§ **Assigned task**
According to the text on HE4 antibodies, in which condition were antibodies to HE4 found but not antibodies to mesothelin?

§ **Extract provided**
+ + + + + + +

Patient | Anti-HE4 antibodies (mean OD) # | HE4 antigen (pM) | ||
---|---|---|---|---|
Dilution 1:20 | Dilution 1:100 | Serum | Urine | |
1 | 0.63 | 0.57 | 439* | 11.5* |
2 | 0.29 | 0.18 | 180* | 11.9* |
3 | 0.03 | 0 | 116 | 7.0* |
4 | 3.51* | 3.65* | 90 | 9.1* |
5 | 1.70* | 2.61* | 652* | 16.9* |
6 | 0.01 | 0.09 | 665* | 46.4* |
7 | 0.10 | 0.21 | 492* | 15.6* |
8 | 0.30 | 0.16 | 71 | 1.5 |
9 | 0.65 | 0.39 | 73 | 2.2* |
10 | 2.69* | 1.38* | 176* | 8.1* |
11 | 0.30 | 0.23 | 337* | 4.9* |
12 | 0 | 0 | 82 | 1.7 |
13 | 2.49* | 2.93* | 205* | 2.2* |
Cut-off values were the same as for the data presented in Table 2 and adsorption values corresponding to M+2 SD are indicated (*).
Sera were scored as positive for HE4 antigen using the 150 cutoff established for the FDI kit. Urine samples were assayed as described [42] and scored as positive (M+2SD) at a cut-off value of 2.0.
Discussion
We have developed an ELISA to detect antibodies to recombinant full length HE4 protein and show that sera from women with infertility involving ovarian dysfunction (POF, ovulatory dysfunction, unexplained infertility) have antibodies to HE4 more frequently than healthy controls, as does a subgroup of women with OvC. We previously reported that sera from the same group of infertile women often contain antibodies to mesothelin [24]. We now demonstrate that there was a strong correlation between antibodies to both of these antigens in specimens from the same patient, suggesting that antibodies to antigens expressed by epithelium from ovary and Fallopian tube and overexpressed in OvC may identify high risk individuals and serve as complementary biomarkers to antigen alone. Antibodies to HE4, but not to mesothelin [24], were found in women with endometriosis although less frequently than in women with ovarian dysfunction. In cancer, antibodies usually reflect the expression of the corresponding antigen in the tumor [35]. It is not clear whether HE4 is expressed in endometriosis, since expression of HE4 was found in one study [29] but not in another [36]. It is expressed in endometrioid ovarian tumors [37], the most common tumor type associated with endometriosis.
It is noteworthy that antibodies to antigens expressed by OvC are commonly seen in women with certain types of infertility, since infertility has been related to autoimmunity and to an increased risk for cancer [15, 38]. The antibodies may reflect a Th2 type inflammation, a condition that appears to promote tumor growth and facilitate the escape of tumors from destruction by a Th1 type immune response [10-12, 14, 39]. It is unclear whether the antibodies themselves promote tumor growth or whether some other part of a Th2 type inflammation is responsible, e.g. certain lymphokines. Alternatively, the antibodies may reflect other molecular alterations, immunological dysfunction or risk factors that promote carcinogenesis. It will be important to learn whether the probability of developing OvC is different for women who have antibodies to HE4, mesothelin and other OvC antigens, i.e. whether detection of the antibodies facilitates the identification of women at increased risk for OvC. This may be investigated by using serum samples which have been ‘banked’ over time from a large group of women among whom some later developed OvC. Such samples are available [40] and have been used to investigate CA125, HE4 and other tumor antigens as aids for early detection of OvC [41].

+ + + + + + +

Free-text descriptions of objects
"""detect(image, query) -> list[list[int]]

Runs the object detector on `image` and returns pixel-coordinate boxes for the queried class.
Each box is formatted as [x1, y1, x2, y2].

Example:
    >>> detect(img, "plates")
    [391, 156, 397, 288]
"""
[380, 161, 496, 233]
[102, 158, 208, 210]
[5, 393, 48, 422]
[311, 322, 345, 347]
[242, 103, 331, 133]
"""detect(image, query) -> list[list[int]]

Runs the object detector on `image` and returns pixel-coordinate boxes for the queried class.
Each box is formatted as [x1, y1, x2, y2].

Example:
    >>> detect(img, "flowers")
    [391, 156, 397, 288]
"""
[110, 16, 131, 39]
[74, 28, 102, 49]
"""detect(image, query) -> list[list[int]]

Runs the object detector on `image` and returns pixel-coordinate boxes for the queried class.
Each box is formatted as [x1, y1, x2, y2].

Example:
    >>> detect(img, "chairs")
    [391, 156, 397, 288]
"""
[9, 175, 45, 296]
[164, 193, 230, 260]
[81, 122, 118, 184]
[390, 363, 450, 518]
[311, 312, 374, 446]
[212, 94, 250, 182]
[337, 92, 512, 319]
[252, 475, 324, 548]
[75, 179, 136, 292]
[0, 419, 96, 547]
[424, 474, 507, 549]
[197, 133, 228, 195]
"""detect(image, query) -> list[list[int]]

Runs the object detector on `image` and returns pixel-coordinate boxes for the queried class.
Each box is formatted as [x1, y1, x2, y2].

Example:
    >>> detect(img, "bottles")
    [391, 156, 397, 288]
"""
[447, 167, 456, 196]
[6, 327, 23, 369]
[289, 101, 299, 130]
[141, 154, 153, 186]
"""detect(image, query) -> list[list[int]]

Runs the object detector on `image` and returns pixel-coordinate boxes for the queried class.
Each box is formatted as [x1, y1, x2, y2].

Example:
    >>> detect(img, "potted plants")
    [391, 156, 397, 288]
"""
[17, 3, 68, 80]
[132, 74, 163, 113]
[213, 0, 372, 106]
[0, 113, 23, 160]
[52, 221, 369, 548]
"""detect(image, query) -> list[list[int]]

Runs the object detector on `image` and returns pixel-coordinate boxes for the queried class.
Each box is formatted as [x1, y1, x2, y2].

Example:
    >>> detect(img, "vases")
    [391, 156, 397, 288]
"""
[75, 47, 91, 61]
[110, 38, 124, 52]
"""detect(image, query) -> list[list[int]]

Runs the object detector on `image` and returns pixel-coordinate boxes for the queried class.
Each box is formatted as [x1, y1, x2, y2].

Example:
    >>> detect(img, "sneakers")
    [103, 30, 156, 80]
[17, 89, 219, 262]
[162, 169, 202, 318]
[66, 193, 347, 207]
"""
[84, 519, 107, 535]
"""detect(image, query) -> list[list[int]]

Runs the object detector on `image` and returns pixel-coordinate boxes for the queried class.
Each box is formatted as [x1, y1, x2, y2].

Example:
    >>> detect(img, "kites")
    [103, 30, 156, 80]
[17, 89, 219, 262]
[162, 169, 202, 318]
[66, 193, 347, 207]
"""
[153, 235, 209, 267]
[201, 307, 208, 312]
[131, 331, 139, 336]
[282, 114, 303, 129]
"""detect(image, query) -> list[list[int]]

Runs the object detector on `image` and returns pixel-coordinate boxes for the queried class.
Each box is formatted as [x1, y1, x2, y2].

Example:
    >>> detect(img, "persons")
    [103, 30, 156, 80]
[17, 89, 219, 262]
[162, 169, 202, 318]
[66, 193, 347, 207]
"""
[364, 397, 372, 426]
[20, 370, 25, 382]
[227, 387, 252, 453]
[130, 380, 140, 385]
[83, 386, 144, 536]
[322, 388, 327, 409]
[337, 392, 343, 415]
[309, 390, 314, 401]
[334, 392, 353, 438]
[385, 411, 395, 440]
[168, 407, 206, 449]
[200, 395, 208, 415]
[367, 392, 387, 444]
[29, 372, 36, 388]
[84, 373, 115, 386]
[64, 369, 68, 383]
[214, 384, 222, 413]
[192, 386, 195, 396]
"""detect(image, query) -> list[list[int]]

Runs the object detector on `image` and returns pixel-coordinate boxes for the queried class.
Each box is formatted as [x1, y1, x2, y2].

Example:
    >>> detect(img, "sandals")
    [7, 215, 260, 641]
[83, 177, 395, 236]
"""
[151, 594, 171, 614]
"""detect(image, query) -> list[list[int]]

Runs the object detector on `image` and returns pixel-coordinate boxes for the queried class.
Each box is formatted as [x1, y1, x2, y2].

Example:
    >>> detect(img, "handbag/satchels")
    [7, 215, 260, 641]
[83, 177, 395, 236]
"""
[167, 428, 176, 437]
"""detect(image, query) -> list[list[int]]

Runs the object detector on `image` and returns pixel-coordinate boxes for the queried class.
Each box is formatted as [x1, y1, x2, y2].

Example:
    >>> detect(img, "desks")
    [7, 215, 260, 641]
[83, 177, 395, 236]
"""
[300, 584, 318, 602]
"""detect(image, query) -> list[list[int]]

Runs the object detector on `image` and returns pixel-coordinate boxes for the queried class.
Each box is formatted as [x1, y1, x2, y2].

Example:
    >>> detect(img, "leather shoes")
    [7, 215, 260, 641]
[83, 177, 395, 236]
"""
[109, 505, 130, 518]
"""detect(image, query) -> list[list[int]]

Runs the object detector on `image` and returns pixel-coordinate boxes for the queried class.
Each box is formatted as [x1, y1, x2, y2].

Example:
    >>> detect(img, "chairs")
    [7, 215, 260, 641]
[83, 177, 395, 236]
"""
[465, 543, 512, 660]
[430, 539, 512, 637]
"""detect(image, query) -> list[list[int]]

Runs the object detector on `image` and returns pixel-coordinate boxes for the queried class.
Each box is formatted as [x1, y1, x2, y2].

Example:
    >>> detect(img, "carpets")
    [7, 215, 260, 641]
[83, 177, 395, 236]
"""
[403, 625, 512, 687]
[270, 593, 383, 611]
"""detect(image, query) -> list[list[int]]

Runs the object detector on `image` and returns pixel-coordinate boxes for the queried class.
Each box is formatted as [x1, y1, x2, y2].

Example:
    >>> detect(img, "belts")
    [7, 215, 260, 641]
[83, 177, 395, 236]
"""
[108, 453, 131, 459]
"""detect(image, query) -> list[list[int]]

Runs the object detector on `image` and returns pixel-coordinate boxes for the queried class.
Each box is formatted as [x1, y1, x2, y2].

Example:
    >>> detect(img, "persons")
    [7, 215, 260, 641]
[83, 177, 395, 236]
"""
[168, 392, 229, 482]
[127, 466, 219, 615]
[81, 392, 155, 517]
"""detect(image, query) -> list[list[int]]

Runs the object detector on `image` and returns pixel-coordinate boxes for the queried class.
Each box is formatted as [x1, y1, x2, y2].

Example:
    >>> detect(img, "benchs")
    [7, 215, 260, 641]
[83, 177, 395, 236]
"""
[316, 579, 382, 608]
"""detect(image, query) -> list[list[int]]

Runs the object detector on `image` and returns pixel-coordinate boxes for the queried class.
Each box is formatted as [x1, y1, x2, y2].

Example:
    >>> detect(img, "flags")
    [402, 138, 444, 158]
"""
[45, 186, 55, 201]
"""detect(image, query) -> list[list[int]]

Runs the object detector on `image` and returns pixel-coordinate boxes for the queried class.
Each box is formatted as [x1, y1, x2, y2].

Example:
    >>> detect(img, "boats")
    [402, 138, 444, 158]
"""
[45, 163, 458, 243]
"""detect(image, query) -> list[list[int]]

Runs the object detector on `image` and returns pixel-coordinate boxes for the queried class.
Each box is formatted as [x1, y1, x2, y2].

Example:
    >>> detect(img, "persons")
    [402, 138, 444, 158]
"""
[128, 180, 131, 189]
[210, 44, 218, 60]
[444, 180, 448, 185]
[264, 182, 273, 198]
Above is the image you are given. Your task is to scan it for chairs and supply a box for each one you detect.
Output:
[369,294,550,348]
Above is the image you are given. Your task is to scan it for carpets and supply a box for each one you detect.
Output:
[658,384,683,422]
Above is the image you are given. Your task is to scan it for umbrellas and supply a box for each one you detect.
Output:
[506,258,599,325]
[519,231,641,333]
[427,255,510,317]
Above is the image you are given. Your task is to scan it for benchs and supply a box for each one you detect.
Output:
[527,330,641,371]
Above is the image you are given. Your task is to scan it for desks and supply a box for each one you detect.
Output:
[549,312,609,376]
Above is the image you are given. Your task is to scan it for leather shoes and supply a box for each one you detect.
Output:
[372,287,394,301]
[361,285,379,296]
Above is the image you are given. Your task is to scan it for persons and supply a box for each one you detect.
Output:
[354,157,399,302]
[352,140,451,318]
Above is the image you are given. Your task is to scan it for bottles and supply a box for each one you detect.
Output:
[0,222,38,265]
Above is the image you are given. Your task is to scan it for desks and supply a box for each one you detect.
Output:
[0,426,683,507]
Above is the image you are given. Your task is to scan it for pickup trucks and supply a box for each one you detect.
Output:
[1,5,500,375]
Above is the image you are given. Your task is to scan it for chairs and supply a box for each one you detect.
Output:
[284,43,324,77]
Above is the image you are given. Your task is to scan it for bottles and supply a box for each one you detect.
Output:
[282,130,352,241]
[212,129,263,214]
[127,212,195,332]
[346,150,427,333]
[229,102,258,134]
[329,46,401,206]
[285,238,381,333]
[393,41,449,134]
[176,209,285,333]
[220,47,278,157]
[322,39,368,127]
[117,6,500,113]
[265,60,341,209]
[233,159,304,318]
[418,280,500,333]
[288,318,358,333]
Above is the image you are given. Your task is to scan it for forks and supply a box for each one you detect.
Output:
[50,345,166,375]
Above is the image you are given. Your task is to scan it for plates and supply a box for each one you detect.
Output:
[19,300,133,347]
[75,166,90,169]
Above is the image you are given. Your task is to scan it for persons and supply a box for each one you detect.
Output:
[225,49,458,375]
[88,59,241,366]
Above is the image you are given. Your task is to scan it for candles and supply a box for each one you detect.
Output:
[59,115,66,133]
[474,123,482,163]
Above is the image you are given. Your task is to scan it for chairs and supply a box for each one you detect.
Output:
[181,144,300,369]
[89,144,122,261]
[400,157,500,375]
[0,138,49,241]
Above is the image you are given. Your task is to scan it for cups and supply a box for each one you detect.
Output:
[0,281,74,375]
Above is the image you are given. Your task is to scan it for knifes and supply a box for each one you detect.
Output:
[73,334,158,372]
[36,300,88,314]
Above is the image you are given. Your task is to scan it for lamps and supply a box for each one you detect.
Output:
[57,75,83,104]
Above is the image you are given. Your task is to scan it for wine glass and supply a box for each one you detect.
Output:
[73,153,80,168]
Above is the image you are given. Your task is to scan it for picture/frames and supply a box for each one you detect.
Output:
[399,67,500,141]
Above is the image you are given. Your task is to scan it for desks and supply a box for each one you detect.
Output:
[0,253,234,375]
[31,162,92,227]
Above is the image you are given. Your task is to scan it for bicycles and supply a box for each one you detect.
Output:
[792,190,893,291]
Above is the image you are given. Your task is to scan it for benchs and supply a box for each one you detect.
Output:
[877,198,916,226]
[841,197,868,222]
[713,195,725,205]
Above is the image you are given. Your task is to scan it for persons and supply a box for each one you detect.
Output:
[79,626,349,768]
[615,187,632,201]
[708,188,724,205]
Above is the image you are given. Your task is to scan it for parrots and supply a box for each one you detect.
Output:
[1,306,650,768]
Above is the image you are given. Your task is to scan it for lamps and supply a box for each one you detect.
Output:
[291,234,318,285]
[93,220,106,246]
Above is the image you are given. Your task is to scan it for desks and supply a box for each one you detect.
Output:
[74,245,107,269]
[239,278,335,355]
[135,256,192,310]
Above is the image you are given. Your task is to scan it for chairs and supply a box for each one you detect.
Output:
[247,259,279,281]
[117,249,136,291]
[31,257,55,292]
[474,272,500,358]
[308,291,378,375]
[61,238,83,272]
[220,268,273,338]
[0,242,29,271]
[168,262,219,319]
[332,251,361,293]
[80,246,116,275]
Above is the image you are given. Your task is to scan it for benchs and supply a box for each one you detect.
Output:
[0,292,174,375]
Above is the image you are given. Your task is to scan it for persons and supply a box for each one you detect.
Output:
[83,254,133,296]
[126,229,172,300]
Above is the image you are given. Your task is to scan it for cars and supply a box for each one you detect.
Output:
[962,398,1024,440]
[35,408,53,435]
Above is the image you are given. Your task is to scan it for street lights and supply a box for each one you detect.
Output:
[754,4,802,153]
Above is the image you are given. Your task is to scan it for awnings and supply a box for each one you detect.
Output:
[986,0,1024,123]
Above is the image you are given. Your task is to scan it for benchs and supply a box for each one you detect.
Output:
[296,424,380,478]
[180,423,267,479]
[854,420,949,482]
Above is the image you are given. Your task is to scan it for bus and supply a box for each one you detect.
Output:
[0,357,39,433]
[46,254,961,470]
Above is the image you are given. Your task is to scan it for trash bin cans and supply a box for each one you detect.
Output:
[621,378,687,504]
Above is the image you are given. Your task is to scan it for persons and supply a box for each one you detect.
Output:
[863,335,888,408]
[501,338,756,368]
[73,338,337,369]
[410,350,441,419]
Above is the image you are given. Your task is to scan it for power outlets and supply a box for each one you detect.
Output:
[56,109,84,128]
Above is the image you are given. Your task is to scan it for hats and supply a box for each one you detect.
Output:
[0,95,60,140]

+ + + + + + +

§ **Exercise output**
Endometriosis